> [Information provided]

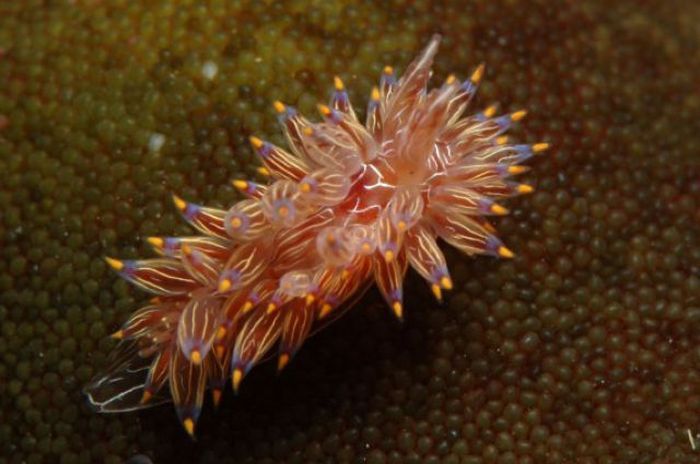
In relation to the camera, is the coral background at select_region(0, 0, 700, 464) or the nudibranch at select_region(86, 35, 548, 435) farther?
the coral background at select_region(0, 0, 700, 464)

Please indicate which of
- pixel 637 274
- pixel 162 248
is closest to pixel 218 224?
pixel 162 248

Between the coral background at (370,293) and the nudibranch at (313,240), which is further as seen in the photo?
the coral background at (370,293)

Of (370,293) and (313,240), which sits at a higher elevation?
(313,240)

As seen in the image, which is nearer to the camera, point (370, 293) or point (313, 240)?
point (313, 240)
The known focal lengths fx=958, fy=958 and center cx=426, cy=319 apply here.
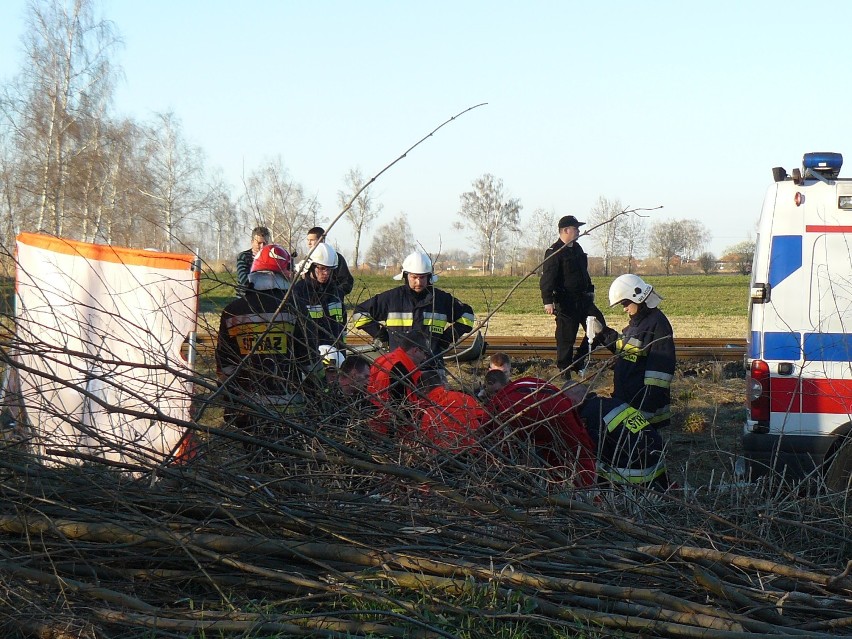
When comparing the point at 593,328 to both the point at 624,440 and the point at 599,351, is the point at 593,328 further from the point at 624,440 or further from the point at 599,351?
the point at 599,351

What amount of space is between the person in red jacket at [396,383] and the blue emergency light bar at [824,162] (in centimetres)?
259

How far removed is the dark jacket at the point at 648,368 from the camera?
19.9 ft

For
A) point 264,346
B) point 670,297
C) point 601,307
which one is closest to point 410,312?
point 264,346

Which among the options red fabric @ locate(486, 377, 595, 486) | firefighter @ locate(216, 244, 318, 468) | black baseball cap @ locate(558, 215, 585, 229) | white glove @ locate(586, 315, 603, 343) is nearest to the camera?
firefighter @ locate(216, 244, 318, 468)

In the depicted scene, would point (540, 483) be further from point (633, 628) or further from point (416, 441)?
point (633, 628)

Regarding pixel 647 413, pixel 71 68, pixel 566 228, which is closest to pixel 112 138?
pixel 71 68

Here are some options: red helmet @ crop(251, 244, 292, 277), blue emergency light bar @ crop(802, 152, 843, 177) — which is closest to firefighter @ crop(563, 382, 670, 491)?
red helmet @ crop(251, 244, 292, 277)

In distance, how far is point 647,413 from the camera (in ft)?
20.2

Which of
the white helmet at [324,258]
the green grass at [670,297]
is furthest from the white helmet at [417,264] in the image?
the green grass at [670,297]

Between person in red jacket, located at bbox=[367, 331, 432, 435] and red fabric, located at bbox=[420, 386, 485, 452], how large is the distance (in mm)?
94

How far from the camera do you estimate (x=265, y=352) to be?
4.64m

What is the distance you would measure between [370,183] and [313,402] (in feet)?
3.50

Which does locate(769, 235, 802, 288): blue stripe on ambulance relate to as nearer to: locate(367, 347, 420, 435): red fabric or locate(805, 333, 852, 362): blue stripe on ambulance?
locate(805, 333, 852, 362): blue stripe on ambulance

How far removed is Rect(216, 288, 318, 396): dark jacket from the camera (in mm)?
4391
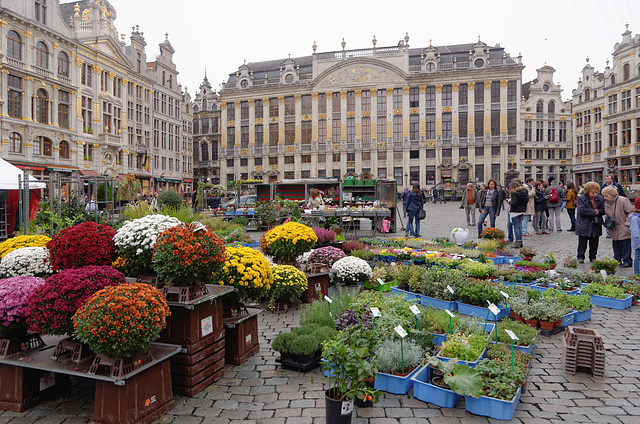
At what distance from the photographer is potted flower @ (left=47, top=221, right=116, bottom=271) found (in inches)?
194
--
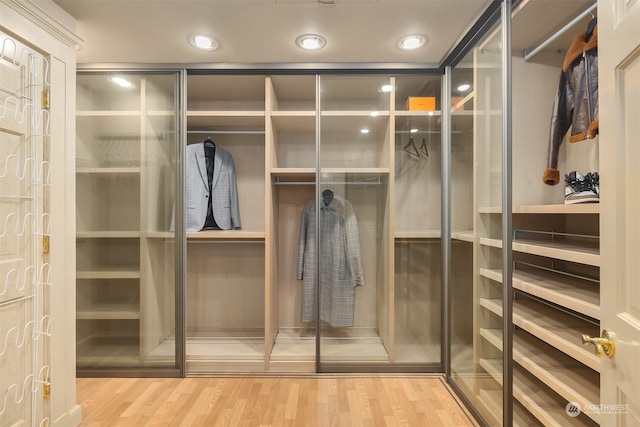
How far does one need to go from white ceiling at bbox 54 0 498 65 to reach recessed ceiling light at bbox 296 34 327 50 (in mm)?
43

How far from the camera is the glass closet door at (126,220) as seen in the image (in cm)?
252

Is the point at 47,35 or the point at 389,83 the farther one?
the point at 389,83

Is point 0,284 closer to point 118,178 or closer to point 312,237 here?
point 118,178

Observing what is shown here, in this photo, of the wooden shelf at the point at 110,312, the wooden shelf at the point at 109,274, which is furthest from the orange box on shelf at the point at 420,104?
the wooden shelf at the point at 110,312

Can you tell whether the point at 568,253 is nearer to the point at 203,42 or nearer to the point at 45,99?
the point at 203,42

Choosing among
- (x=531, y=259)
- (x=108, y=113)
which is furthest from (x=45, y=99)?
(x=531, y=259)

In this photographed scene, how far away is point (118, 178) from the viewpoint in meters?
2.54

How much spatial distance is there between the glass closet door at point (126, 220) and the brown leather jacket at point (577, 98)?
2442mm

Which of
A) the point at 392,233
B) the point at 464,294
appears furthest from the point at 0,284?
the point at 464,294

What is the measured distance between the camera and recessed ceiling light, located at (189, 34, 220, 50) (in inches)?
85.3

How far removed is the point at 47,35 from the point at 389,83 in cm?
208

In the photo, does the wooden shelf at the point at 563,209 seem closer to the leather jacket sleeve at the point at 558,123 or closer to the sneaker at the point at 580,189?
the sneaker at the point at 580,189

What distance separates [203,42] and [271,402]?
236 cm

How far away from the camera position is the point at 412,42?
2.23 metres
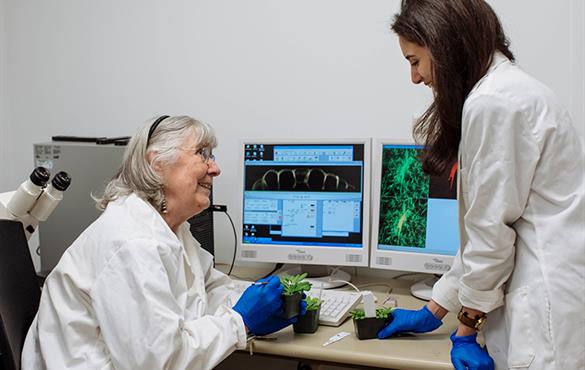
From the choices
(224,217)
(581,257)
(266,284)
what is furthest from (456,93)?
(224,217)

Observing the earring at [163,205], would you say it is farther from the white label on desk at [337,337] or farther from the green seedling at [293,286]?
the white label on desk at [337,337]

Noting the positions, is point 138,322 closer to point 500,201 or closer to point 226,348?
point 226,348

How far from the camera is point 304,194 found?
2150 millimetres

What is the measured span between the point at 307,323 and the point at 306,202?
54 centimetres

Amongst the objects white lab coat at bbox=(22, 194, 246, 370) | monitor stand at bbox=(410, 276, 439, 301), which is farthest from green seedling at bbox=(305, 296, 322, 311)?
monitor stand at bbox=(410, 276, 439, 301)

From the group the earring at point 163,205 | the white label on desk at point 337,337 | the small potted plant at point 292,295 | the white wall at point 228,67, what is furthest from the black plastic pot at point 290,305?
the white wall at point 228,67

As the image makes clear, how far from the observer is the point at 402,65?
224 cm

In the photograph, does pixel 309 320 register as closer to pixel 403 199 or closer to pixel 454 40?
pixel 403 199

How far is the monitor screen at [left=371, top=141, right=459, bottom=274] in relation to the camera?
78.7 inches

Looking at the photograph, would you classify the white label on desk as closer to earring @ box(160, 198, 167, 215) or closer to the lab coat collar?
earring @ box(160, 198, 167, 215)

> [Goal] Pick out every line in the listing above that contains the word "centimetres", with case counting.

> [Solution for this problem]
What amount of space is between the person in red jacket at [396,383] and the blue emergency light bar at [824,162] (in centimetres)?
54 centimetres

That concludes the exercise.